I came across this integral approximation function in a book. It seems efficient and provides accurate results with fewer subintervals ((n)).
def approximate_integral(a, b, n, f):
delta_x = (b - a) / n
total_sum = 0
for i in range(1, n + 1):
midpoint = 0.5 * (2 * a + delta_x * (2 * i - 1))
total_sum += f(midpoint)
return total_sum * delta_x
Since the above midpoint calculation isn't obvious, I searched for the mathematical formula and implemented it. However, it approaches the correct answer only when I use far more intervals than the implementation found in the book.

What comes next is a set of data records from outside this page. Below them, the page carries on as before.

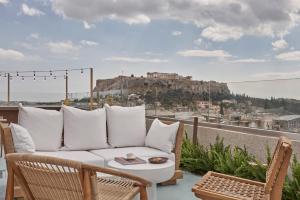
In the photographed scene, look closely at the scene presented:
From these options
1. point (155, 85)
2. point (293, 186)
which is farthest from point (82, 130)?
point (155, 85)

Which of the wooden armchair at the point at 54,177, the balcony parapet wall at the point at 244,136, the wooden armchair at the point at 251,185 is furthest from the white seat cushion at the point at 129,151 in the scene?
the wooden armchair at the point at 54,177

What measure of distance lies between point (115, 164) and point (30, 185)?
1.26 meters

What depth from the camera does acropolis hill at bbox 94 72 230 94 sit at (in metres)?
6.36

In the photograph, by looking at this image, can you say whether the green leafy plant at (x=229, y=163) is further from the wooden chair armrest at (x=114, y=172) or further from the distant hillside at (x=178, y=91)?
the wooden chair armrest at (x=114, y=172)

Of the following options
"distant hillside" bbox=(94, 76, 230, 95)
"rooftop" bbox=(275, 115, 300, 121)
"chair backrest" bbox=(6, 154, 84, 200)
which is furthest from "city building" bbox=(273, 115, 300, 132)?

midpoint = a + 2 * dx + i * dx
def approximate_integral(a, b, n, f):
dx = (b - a) / n
tot_sum = 0
for i in range(1, n + 1):
midpoint = a + (dx / 2) + (i * dx)
tot_sum += f(midpoint)
return tot_sum * dx
Please explain the efficiency and the differences between this formula and the one I used:
midpoint = 0.5 * (2 * a + delta_x * (2 * i - 1))
I found that the midpoint in my function accounted for an extra interval. After I reduced the ith iteration by 1, it worked as the formula in the book.
midpoint = a + (dx/2) + ((i-1) * dx)